Express the lines of the records below as a JSON list of strings, starting with the line that contains "Among the green" and running through the final line, both included. Give one string per line and leave out blank lines.

Data =>
::::::::::

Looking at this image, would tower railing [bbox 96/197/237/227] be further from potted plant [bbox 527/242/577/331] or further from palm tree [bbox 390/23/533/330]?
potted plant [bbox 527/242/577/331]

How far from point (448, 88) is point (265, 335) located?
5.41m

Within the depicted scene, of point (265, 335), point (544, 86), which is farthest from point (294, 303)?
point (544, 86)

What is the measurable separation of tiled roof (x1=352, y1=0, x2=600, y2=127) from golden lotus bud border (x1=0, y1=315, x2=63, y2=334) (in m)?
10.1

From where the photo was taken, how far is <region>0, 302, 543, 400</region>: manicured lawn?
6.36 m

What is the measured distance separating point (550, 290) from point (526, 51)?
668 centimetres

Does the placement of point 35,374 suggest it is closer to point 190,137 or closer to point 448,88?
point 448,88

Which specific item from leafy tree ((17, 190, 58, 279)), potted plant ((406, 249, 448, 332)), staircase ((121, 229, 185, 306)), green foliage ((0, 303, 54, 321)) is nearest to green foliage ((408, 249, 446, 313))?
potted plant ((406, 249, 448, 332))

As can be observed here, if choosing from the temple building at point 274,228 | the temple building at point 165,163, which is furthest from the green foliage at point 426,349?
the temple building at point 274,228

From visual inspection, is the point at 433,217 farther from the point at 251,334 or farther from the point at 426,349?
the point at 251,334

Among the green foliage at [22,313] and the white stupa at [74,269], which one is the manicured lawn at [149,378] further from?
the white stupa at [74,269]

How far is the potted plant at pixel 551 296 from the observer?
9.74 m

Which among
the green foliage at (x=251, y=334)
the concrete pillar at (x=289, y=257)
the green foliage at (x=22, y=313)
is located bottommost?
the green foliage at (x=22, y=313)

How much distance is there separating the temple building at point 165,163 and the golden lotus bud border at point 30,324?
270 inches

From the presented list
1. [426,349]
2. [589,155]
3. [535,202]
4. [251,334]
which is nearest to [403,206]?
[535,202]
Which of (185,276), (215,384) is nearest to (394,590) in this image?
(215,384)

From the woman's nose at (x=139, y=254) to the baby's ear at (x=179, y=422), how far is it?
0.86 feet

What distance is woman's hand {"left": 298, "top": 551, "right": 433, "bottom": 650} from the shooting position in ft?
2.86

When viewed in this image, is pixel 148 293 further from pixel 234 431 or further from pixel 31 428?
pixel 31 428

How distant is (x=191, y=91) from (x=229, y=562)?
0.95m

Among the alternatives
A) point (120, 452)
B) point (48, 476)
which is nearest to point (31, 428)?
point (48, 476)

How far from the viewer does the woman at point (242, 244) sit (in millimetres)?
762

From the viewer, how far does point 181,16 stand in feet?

::::::::::

Written solution =>
[
  "Among the green foliage at [22,313] and the white stupa at [74,269], which one is the manicured lawn at [149,378] further from?",
  "the white stupa at [74,269]",
  "How far is the potted plant at pixel 551 296 from the observer?",
  "9.74 m",
  "Which among",
  "the green foliage at (x=251, y=334)",
  "the concrete pillar at (x=289, y=257)",
  "the green foliage at (x=22, y=313)",
  "is located bottommost?",
  "the green foliage at (x=22, y=313)",
  "How much distance is there separating the temple building at point 165,163 and the golden lotus bud border at point 30,324?",
  "270 inches",
  "From the presented list",
  "1. [426,349]",
  "2. [589,155]",
  "3. [535,202]",
  "4. [251,334]",
  "which is nearest to [403,206]?",
  "[535,202]",
  "Which of (185,276), (215,384) is nearest to (394,590) in this image?",
  "(215,384)",
  "From the woman's nose at (x=139, y=254) to the baby's ear at (x=179, y=422), how far is it?",
  "0.86 feet",
  "What distance is woman's hand {\"left\": 298, \"top\": 551, \"right\": 433, \"bottom\": 650} from the shooting position in ft?",
  "2.86",
  "When viewed in this image, is pixel 148 293 further from pixel 234 431 or further from pixel 31 428?",
  "pixel 31 428",
  "How distant is (x=191, y=91) from (x=229, y=562)?",
  "0.95m",
  "Among the alternatives",
  "A) point (120, 452)",
  "B) point (48, 476)",
  "which is nearest to point (31, 428)?",
  "point (48, 476)",
  "How far from the viewer does the woman at point (242, 244) sit (in millimetres)?",
  "762",
  "From the viewer, how far does point 181,16 stand in feet?"
]